The article poses as one solution the creation of a data driven system that preordains decision making with regard to company stock holdings, based on such issues as changes in stock price, etc., thereby taking the day in, day out discretion over what to do with the stock holdings out of the hands of the fiduciaries. There are many benefits to such an approach when it comes to defending possible breach of fiduciary duty claims down the road involving those stock holdings, but it is far from a get out of jail free card. At a minimum, the corporate officers who have been serving as plan fiduciaries, whether in name or by operation of law, are likely to be accused of having breached their fiduciary duties by erring in creating, selecting and putting the automatic system into place in the first place, and by failing to monitor or adjust the system along the way in response to any changing dynamics in the marketplace. As the Seventh Circuit’s decision this month in Kraft Foods reflects, there is no doubt that good class action lawyers and good financial experts can identify and target financial anomalies in any system designed to process employer stock holdings, and they will do that with this approach as well. It doesn’t mean the author’s proposal doesn’t have merit, and I can see many ways in which it would strongly aid in the defense of a breach of fiduciary duty claim against corporate officers.

However, it doesn’t change the fact that the best approach to the defense of such corporate officers is either to keep employer stock out of the plan itself or, in a move court tested and approved by at least one circuit, move the entire management and decision making on whether to hold company stock or not, and if so when to buy and sell it, out of the company and onto very qualified outside advisors.
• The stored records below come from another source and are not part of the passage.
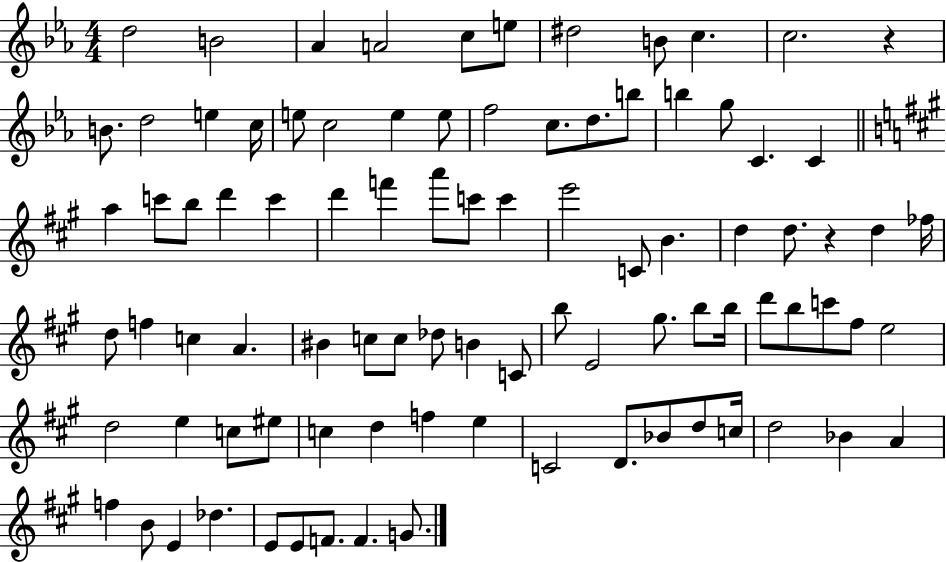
{
  \clef treble
  \numericTimeSignature
  \time 4/4
  \key ees \major
  d''2 b'2 | aes'4 a'2 c''8 e''8 | dis''2 b'8 c''4. | c''2. r4 | \break b'8. d''2 e''4 c''16 | e''8 c''2 e''4 e''8 | f''2 c''8. d''8. b''8 | b''4 g''8 c'4. c'4 | \break \bar "||" \break \key a \major a''4 c'''8 b''8 d'''4 c'''4 | d'''4 f'''4 a'''8 c'''8 c'''4 | e'''2 c'8 b'4. | d''4 d''8. r4 d''4 fes''16 | \break d''8 f''4 c''4 a'4. | bis'4 c''8 c''8 des''8 b'4 c'8 | b''8 e'2 gis''8. b''8 b''16 | d'''8 b''8 c'''8 fis''8 e''2 | \break d''2 e''4 c''8 eis''8 | c''4 d''4 f''4 e''4 | c'2 d'8. bes'8 d''8 c''16 | d''2 bes'4 a'4 | \break f''4 b'8 e'4 des''4. | e'8 e'8 f'8. f'4. g'8. | \bar "|."
}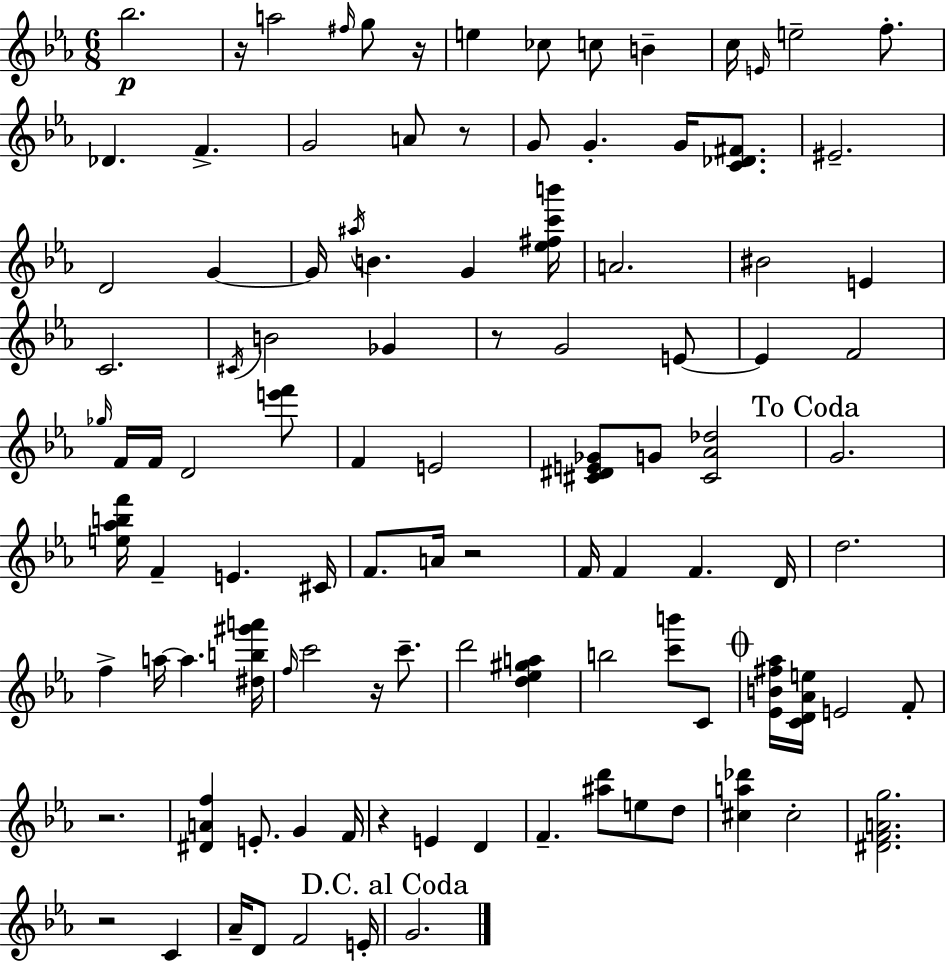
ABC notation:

X:1
T:Untitled
M:6/8
L:1/4
K:Cm
_b2 z/4 a2 ^f/4 g/2 z/4 e _c/2 c/2 B c/4 E/4 e2 f/2 _D F G2 A/2 z/2 G/2 G G/4 [C_D^F]/2 ^E2 D2 G G/4 ^a/4 B G [_e^fc'b']/4 A2 ^B2 E C2 ^C/4 B2 _G z/2 G2 E/2 E F2 _g/4 F/4 F/4 D2 [e'f']/2 F E2 [^C^DE_G]/2 G/2 [^C_A_d]2 G2 [e_abf']/4 F E ^C/4 F/2 A/4 z2 F/4 F F D/4 d2 f a/4 a [^db^g'a']/4 f/4 c'2 z/4 c'/2 d'2 [d_e^ga] b2 [c'b']/2 C/2 [_EB^f_a]/4 [CD_Ae]/4 E2 F/2 z2 [^DAf] E/2 G F/4 z E D F [^ad']/2 e/2 d/2 [^ca_d'] ^c2 [^DFAg]2 z2 C _A/4 D/2 F2 E/4 G2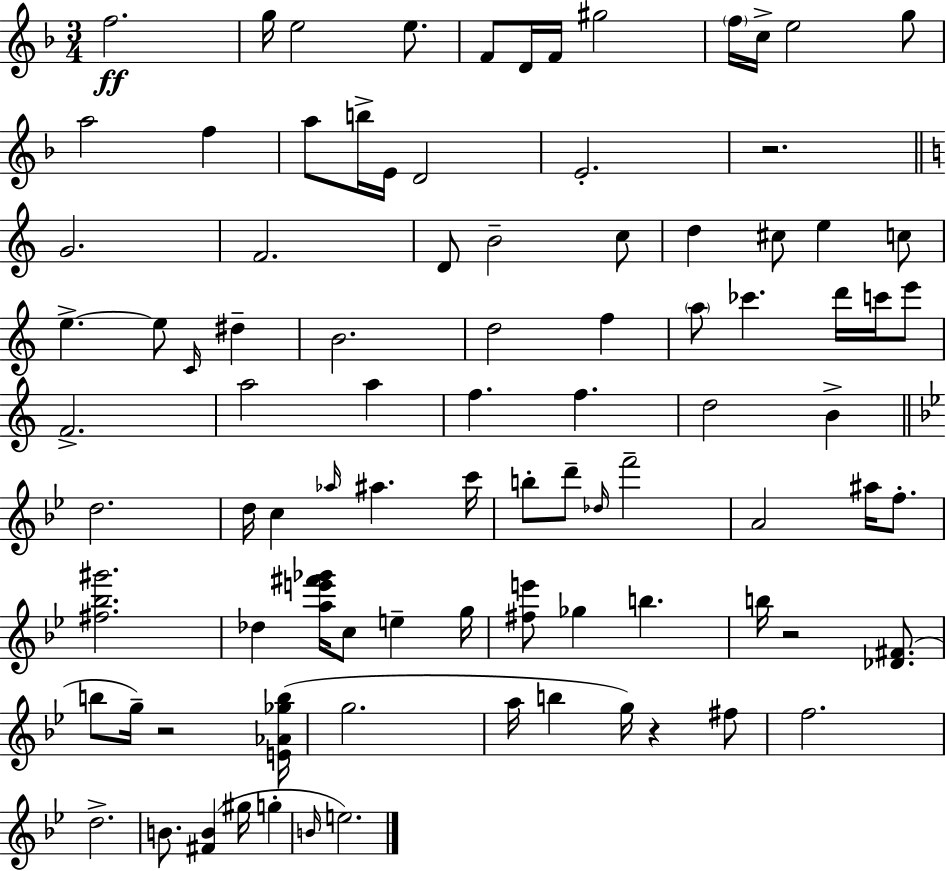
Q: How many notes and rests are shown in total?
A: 91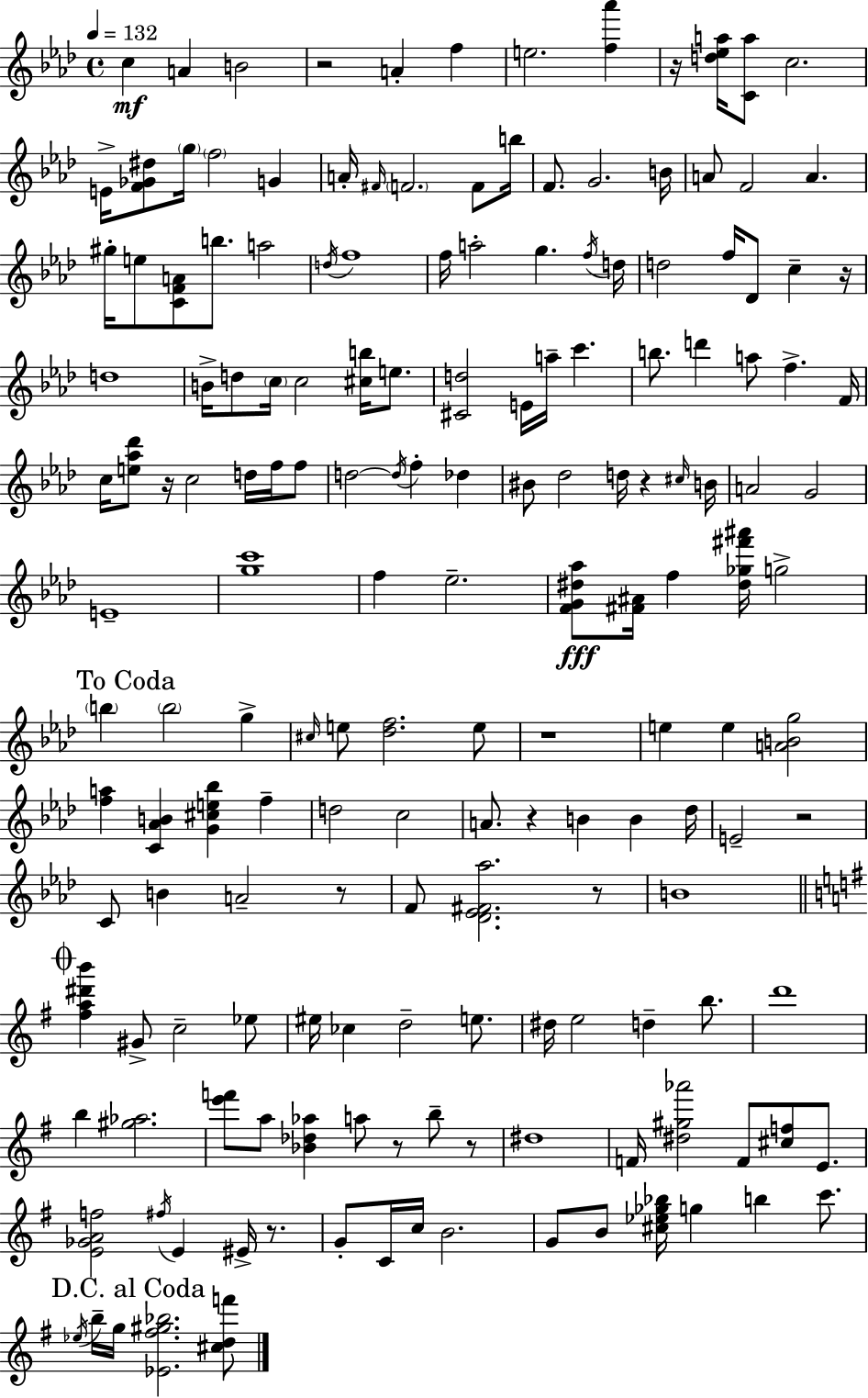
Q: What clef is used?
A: treble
This will still, just like the case as noted above with regard to the author’s proposal for creating an automated system, not completely exempt the corporate officers who are fiduciaries from the risk of liability, but will make it very, very hard to recover from them; they can still be sued for alleged errors in selecting and then failing to monitor that outside advisor, but if the outside experts are well-chosen, that’s going to be a hard row to hoe to recover from them.